Copy the exponential distribution report again, starting with "n <- 40 ## Sample" and going on through "c(allmeans, mean(rexp(40, rate=lambda)))", swapping each "allmeans" for "sample_means".

◆ **Quoted text**
-.-.-

Statistical Analysis of the Exponential Distribution

By MAS, Feb 2019

Overview

This report will describe three statistical properties of the exponential distribution. Specifically, the difference between sample mean and theoretical mean, the difference between sample variance and theoretical variance, the nature of the distribution of sample means with respect to the distribution of random exponentials and the central limit theorem.

The exponential distribution follows the density: \(f(x)=\lambda\exp^{-\lambda x}\) with population mean, \(\mu=1/\lambda\) and population standard deviation \(\sigma=1/\lambda\) (in this report, \(\lambda = 0.2\)). For random samples taken from this population, the sample mean, \(\bar{X}\), is a random variable that follows a normal distribution with theoretical mean \(E[\bar{X}]=\mu\) and theoretical variance \(Var(\bar{X})=\sigma^2/n\).

Simulations

To explore the relationships above, 1000 different simulations (sample size, \(n=40\)) are performed using the following R code. First, we assign all of the variables. Next, 40 random exponentials are generated and their mean is calculated. After each simulation, the calculated mean is stored in the allmeans vector. We will monitor the convergence of the mean and variance using mean_montitor and var_monitor, respectively. The process is reapeated 1000 times.

n <- 40 ## Sample size 
lambda <- 0.2 ## Lambda rate parameter
mu <- 1.0/lambda ## Popoulation mean
sigma <- 1.0/lambda ## Population standard deviation
theoretical_mean <- mu ## Theoretical sample mean
theoretical_var <- (sigma^2)/n ## Theoretical sample variance
allmeans <- NULL ## Empty vector to store means
mean_monitor <- NULL ## Empty vector to monitor mean convergence
var_monitor <- NULL ## Empty monitor variances convergence
set.seed(1) ## Set seed to make data reproducible
## Generate samples
for(i in 1:1000){
        allmeans <- c(allmeans, mean(rexp(40, rate=lambda)))
        mean_monitor <- c(mean_monitor, mean(allmeans))
        var_monitor <- c(var_monitor, var(allmeans))
}

Sample Mean vs. Theoretical Mean

If we plot a histogram (R code in Appendix) of the 1000 sample means generated above, we see that it is centered approximately at 5 which is the theoretical mean (red line). We can also plot the convergence as a function of number of simulations.

-.-.-

◆ **Data section**
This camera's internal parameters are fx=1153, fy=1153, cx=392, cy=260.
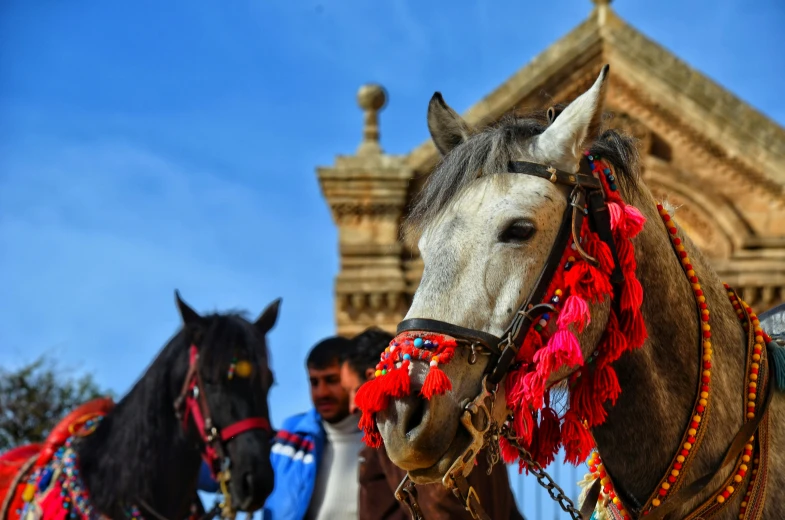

-.-.-

◆ **Solution to this task**
n <- 40 ## Sample size 
lambda <- 0.2 ## Lambda rate parameter
mu <- 1.0/lambda ## Popoulation mean
sigma <- 1.0/lambda ## Population standard deviation
theoretical_mean <- mu ## Theoretical sample mean
theoretical_var <- (sigma^2)/n ## Theoretical sample variance
sample_means <- NULL ## Empty vector to store means
mean_monitor <- NULL ## Empty vector to monitor mean convergence
var_monitor <- NULL ## Empty monitor variances convergence
set.seed(1) ## Set seed to make data reproducible
## Generate samples
for(i in 1:1000){
        sample_means <- c(sample_means, mean(rexp(40, rate=lambda)))